## [Work task]
Quote the listing below from its first line through the line that contains "ウィスプ 赤羽店(wisp) 成人式・卒業式・パーティーヘアセットお任せ下さい♪【赤羽】", including both of those lines, and leave out the pictures.

## [Records for this exercise]
● ● ● ●

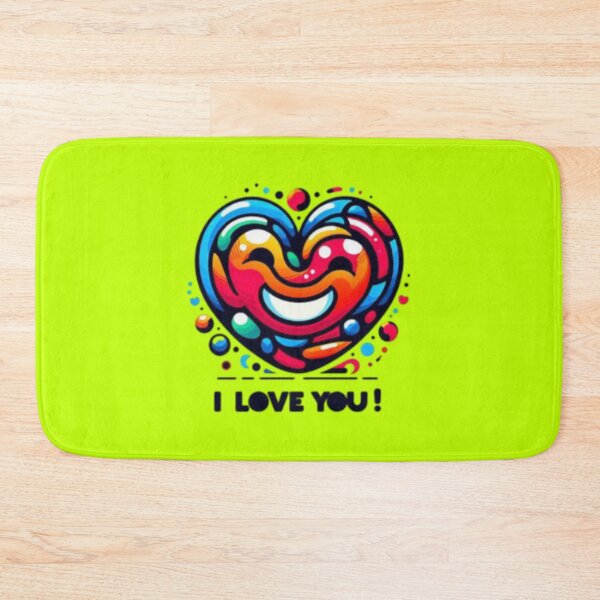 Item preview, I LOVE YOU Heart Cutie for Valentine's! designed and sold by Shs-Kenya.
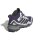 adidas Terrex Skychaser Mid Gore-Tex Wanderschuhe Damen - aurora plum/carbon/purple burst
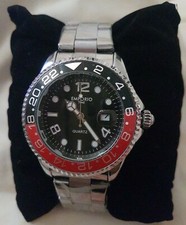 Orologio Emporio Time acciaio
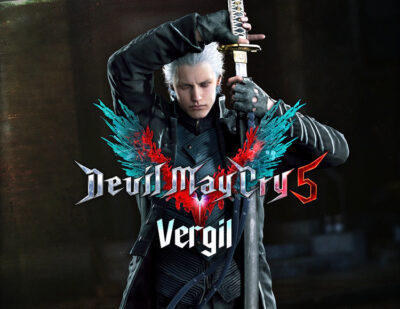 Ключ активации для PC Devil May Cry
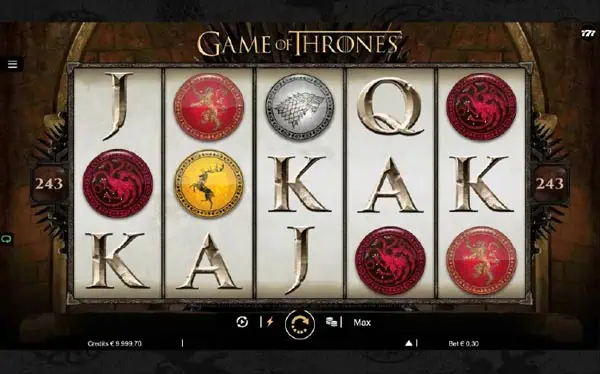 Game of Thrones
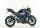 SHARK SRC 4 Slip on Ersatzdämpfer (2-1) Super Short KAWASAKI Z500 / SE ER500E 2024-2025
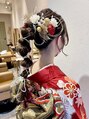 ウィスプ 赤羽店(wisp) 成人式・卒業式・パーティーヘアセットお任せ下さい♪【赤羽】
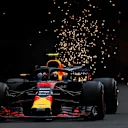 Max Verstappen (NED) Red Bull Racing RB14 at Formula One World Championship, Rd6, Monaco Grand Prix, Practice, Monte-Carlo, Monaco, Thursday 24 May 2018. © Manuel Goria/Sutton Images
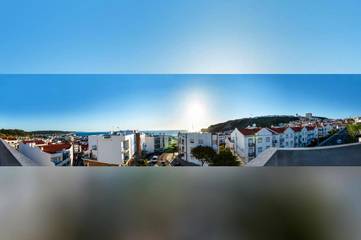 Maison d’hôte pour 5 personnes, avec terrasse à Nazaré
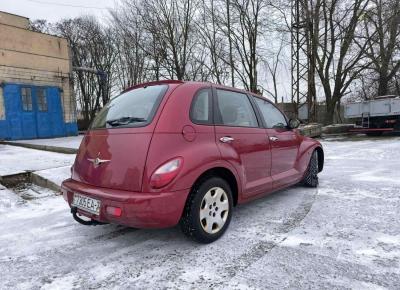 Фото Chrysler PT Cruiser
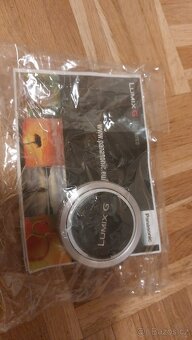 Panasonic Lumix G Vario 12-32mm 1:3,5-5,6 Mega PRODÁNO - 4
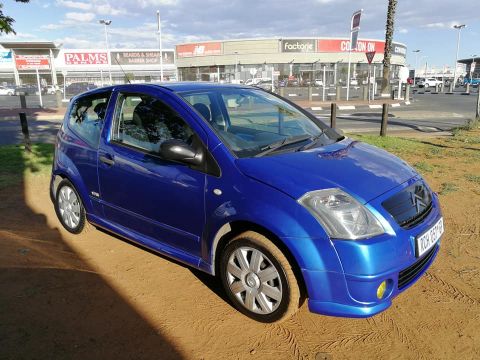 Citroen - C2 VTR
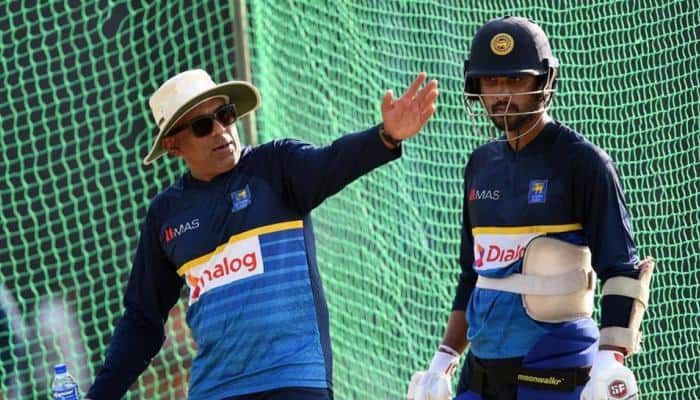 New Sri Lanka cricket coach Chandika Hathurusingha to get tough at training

● ● ● ●

## [Problem solution]
 Item preview, I LOVE YOU Heart Cutie for Valentine's! designed and sold by Shs-Kenya.
 adidas Terrex Skychaser Mid Gore-Tex Wanderschuhe Damen - aurora plum/carbon/purple burst
 Orologio Emporio Time acciaio
 Ключ активации для PC Devil May Cry
 Game of Thrones
 SHARK SRC 4 Slip on Ersatzdämpfer (2-1) Super Short KAWASAKI Z500 / SE ER500E 2024-2025
 ウィスプ 赤羽店(wisp) 成人式・卒業式・パーティーヘアセットお任せ下さい♪【赤羽】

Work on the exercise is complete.